Is Marion Maréchal, granddaughter of Jean-Marie Le Pen and niece of Marine, about to emerge from political retirement to support the presidential election campaign of Éric Zemmour?
Normally the answer to any question posed by a journalist is ‘no’ but maybe not this time. Marion could give new momentum to Zemmour’s campaign, which seems recently to be stuck in a rut. Marion could be the right figure to lure National Front voters — who have been disgruntled with her aunt, Marine Le Pen — towards Zemmour.

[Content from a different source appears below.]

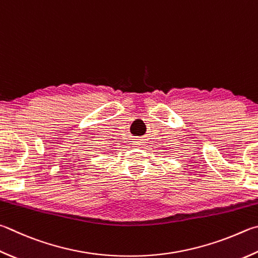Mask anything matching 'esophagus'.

Zemmour’s political consultants think she could be the deus ex machina to resolve the conflict at the heart of the opposition to Macron: three candidates — Le Pen and Zemmour in the right lane, and Valerie Pécresse, the official Républicains candidate, on the centre-right.
Marine didn’t go to Marion’s wedding. Marion and Éric Zemmour however get along famously
‘It’s a matter of timing. If she appears on a platform with Éric it could put him in the second round,’ says a source close to Zemmour. Marion is photogenic, smart, charming and voter-friendly — and still only 32. In 2012, she was elected a National Front deputy aged 22, the youngest in French history. To general surprise, she won respect from the left and right for her bipartisan practicality and civility and had an enormous personal following. It became obvious the FN had the wrong leader in Marine.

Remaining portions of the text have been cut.